■ **WHAT TO WORK ON**:
Return, word for word, the captions in the material starting at the first line and ending at the line that contains "Comfort Inn Atlanta", both included. Leave the pictures out of your answer.

Short web captions

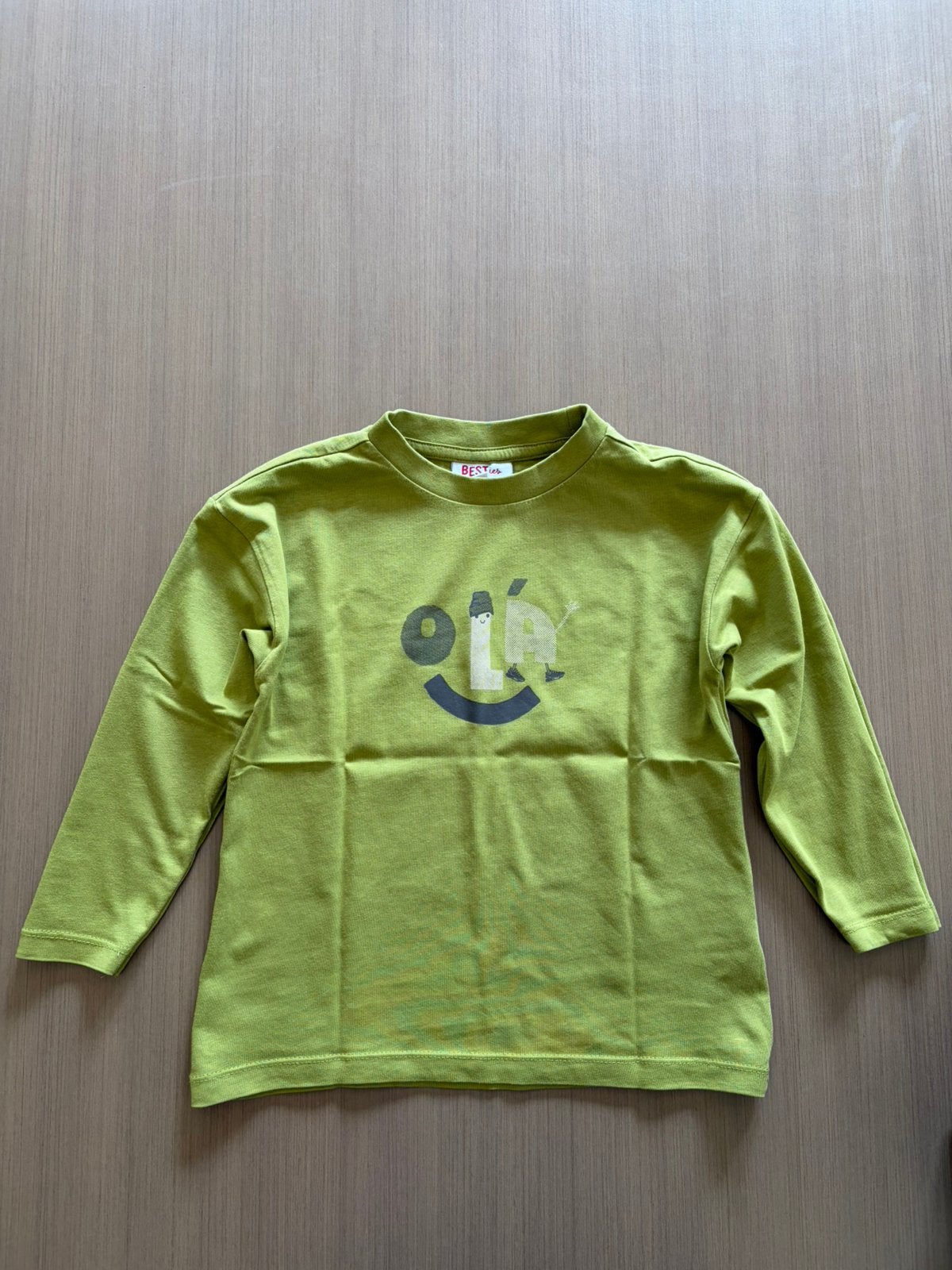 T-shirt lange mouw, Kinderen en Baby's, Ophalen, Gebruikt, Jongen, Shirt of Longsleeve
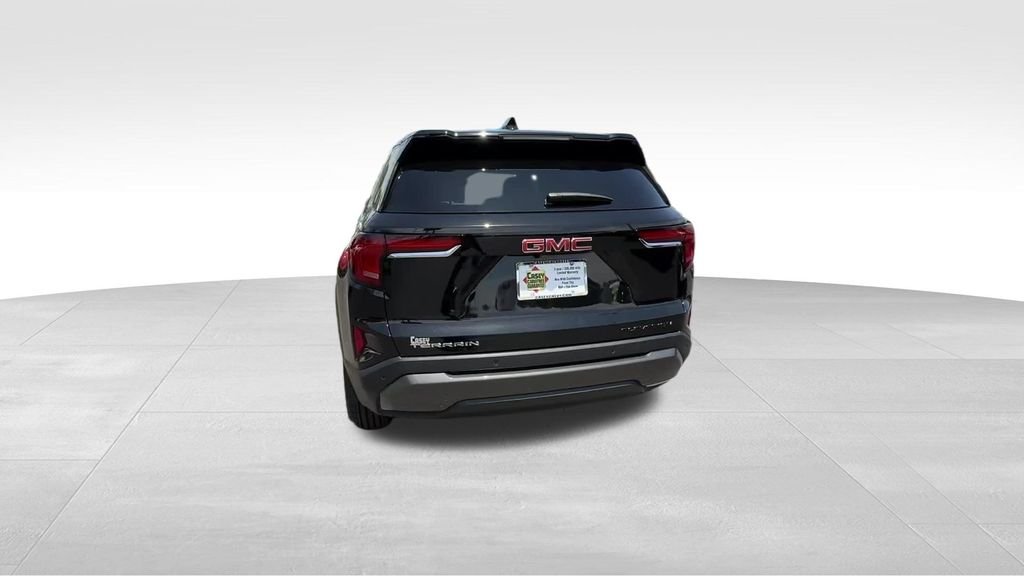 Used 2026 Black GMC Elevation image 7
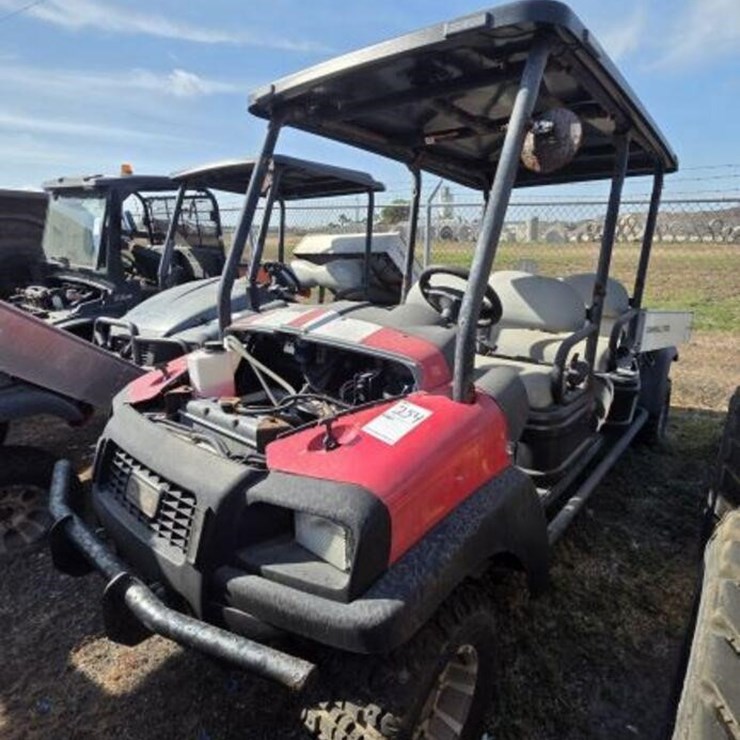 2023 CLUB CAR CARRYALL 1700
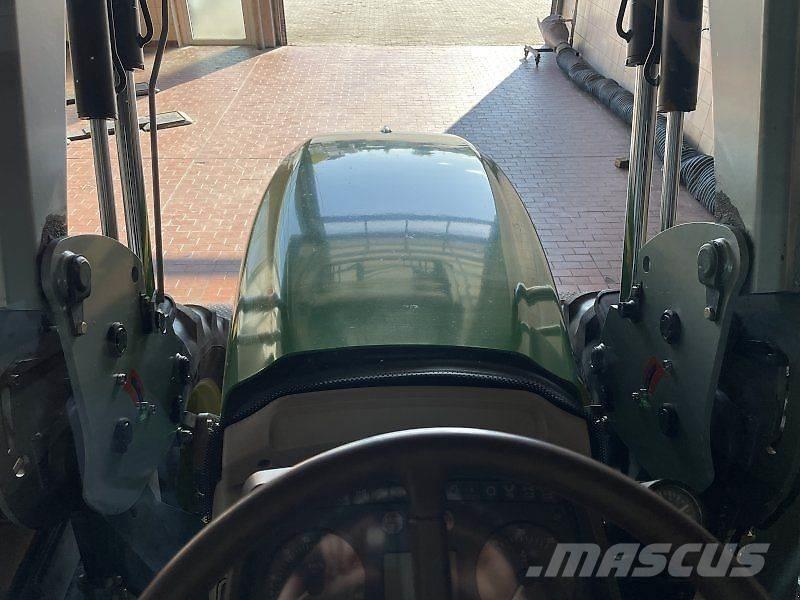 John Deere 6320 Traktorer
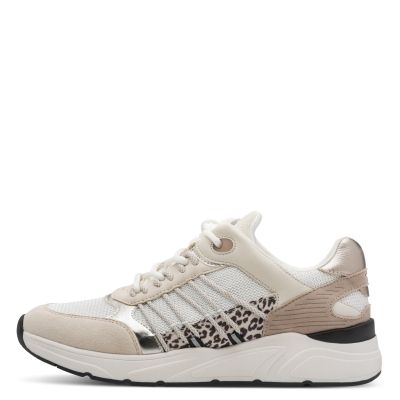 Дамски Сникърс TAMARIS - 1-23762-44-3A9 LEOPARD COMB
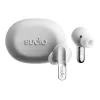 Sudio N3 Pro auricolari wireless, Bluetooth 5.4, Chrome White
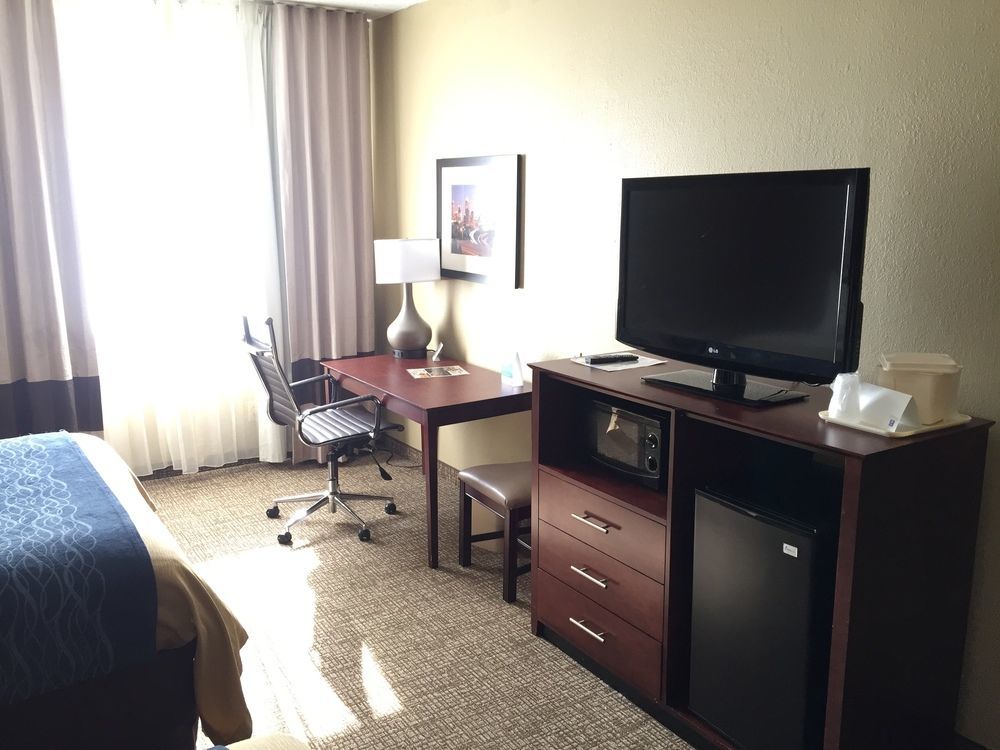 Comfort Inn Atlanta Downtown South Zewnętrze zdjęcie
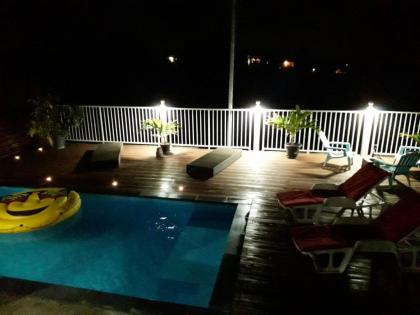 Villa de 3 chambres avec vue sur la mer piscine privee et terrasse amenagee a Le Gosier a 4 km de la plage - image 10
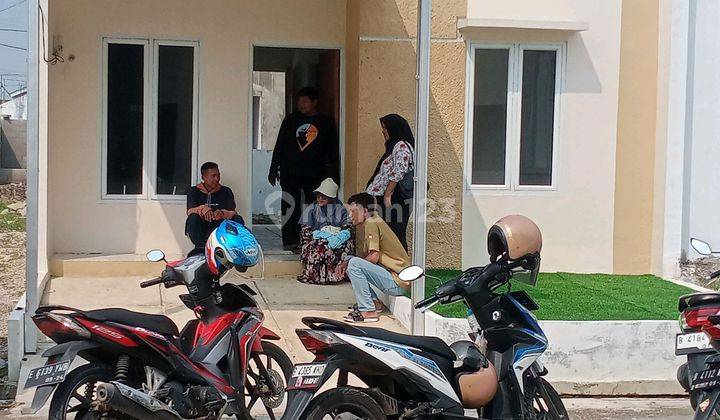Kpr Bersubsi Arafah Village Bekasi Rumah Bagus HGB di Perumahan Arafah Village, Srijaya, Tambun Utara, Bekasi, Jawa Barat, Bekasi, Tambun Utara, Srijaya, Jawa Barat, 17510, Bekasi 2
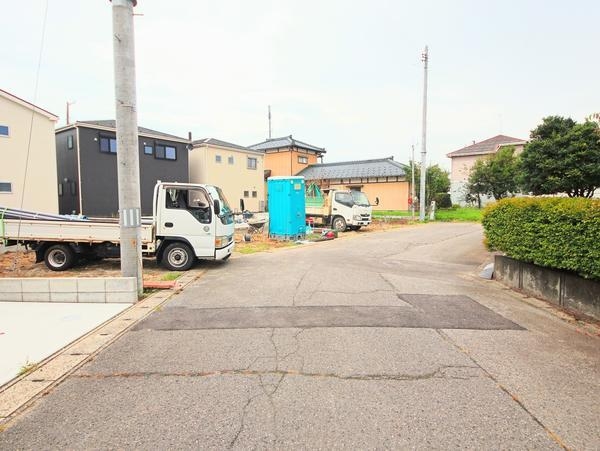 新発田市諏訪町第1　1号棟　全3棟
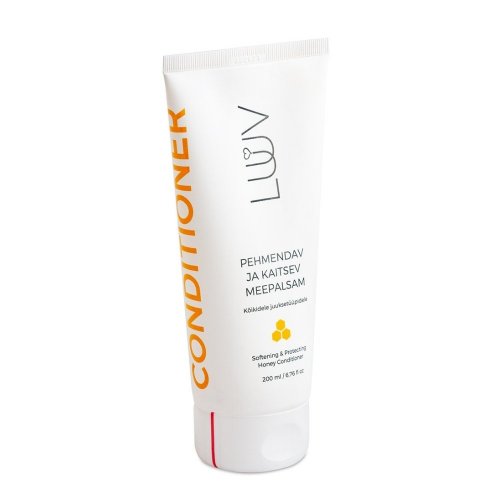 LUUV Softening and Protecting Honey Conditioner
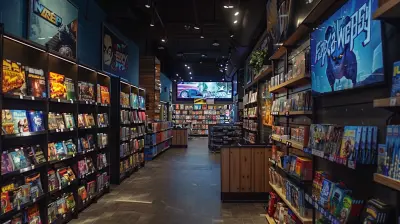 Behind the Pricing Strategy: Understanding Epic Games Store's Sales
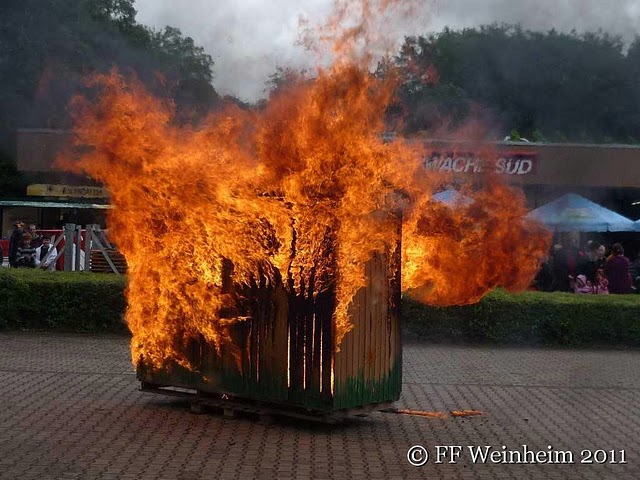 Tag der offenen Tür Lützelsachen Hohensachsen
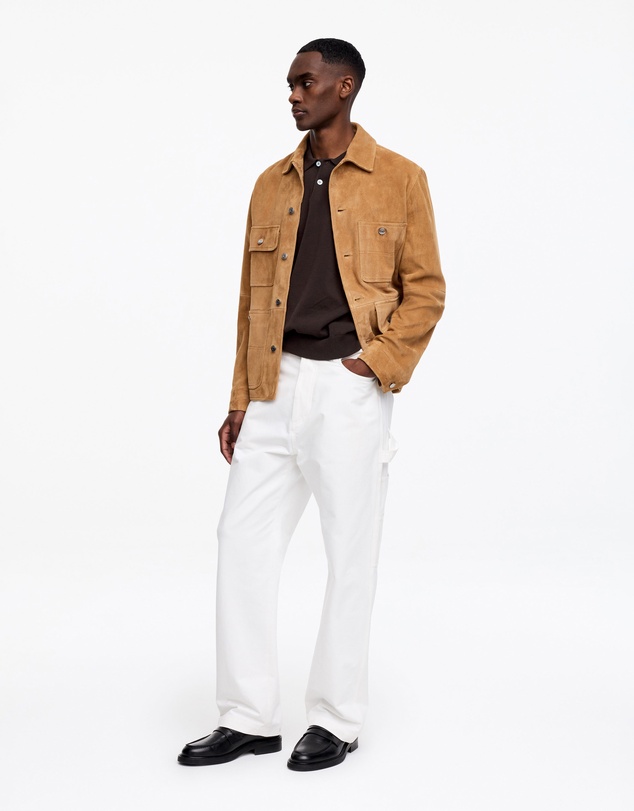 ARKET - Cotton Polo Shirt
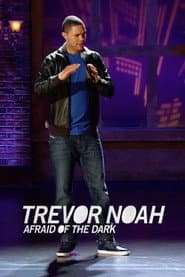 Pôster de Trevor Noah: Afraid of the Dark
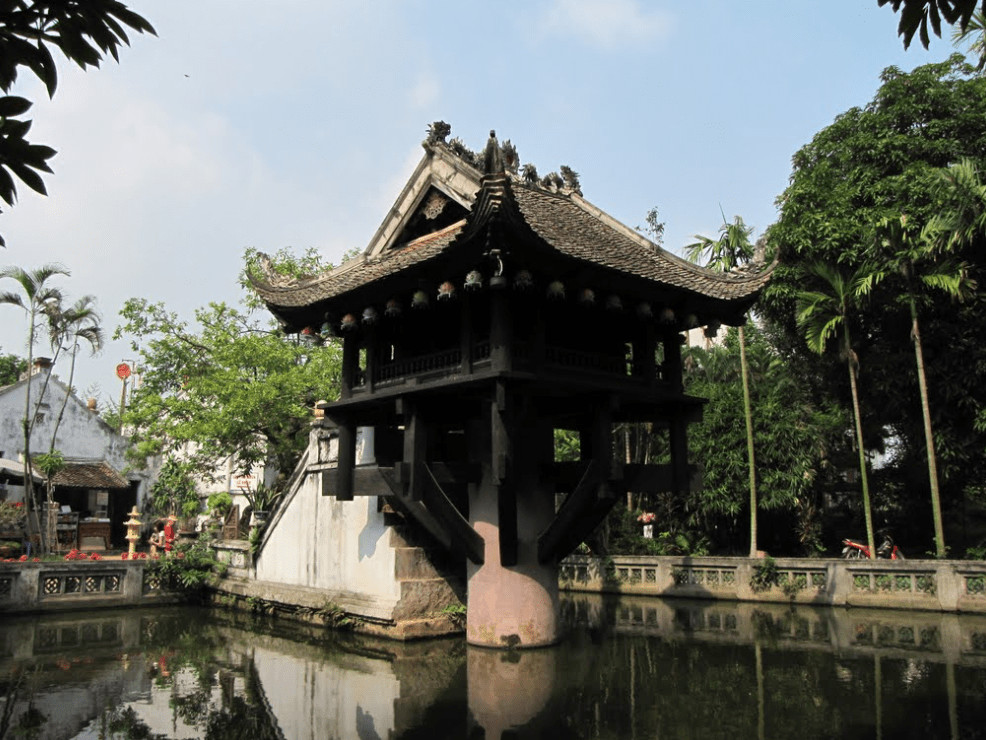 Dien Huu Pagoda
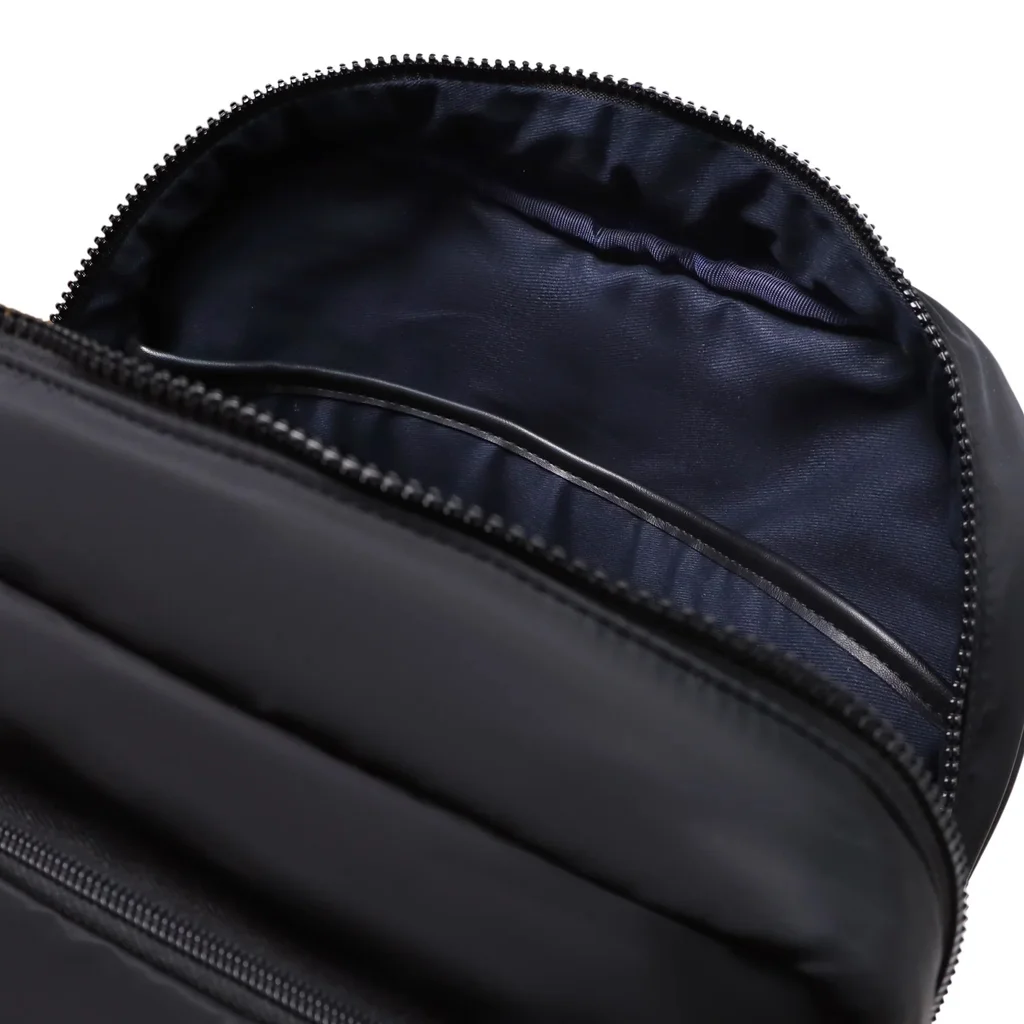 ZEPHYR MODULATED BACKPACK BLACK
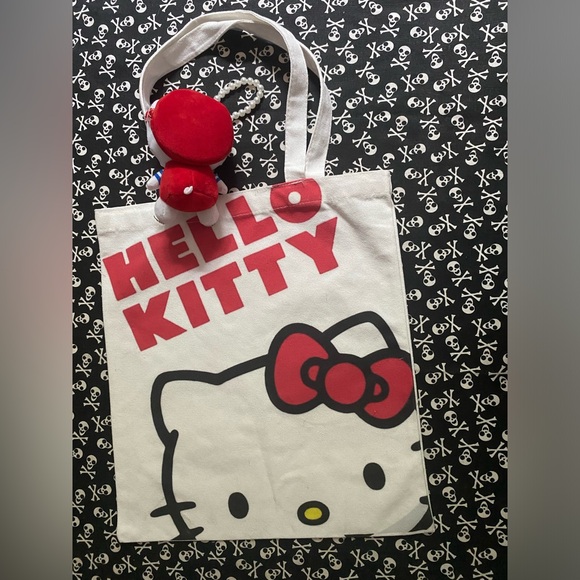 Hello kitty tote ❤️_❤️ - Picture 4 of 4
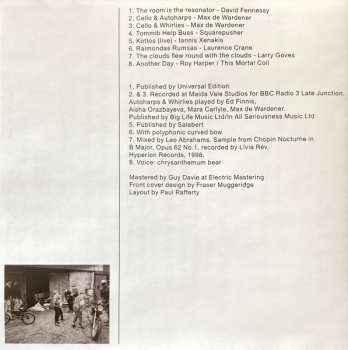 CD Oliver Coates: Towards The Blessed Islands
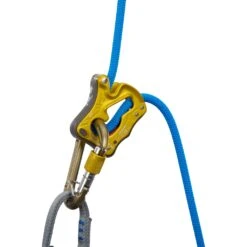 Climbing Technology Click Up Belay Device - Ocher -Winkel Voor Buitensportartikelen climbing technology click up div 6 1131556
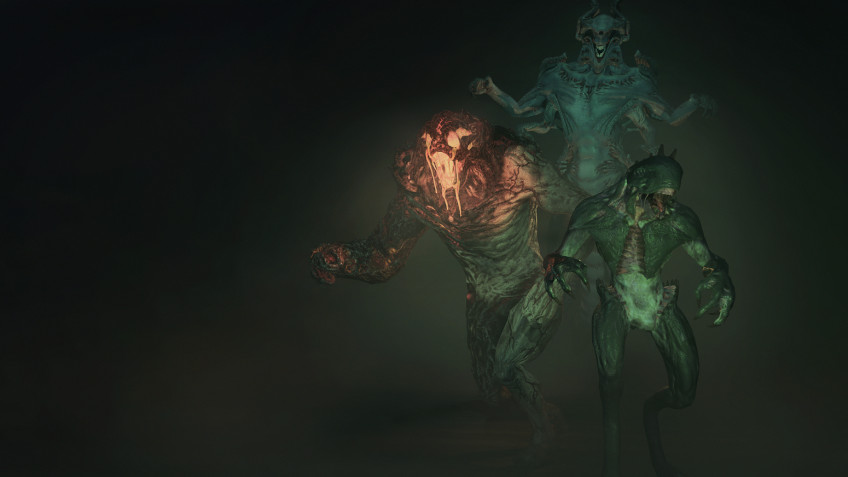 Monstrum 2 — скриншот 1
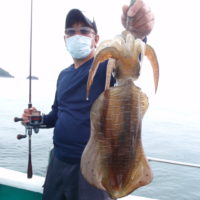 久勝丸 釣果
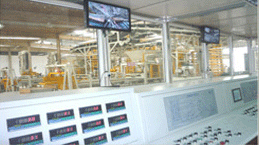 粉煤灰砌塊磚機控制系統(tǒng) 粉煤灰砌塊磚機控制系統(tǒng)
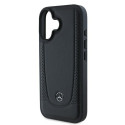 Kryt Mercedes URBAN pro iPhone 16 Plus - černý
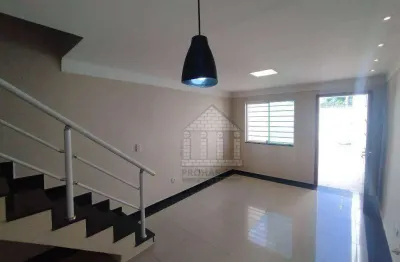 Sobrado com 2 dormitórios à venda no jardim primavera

■ **TASK RESPONSE**:
 T-shirt lange mouw, Kinderen en Baby's, Ophalen, Gebruikt, Jongen, Shirt of Longsleeve
 Used 2026 Black GMC Elevation image 7
 2023 CLUB CAR CARRYALL 1700
 John Deere 6320 Traktorer
 Дамски Сникърс TAMARIS - 1-23762-44-3A9 LEOPARD COMB
 Sudio N3 Pro auricolari wireless, Bluetooth 5.4, Chrome White
 Comfort Inn Atlanta Downtown South Zewnętrze zdjęcie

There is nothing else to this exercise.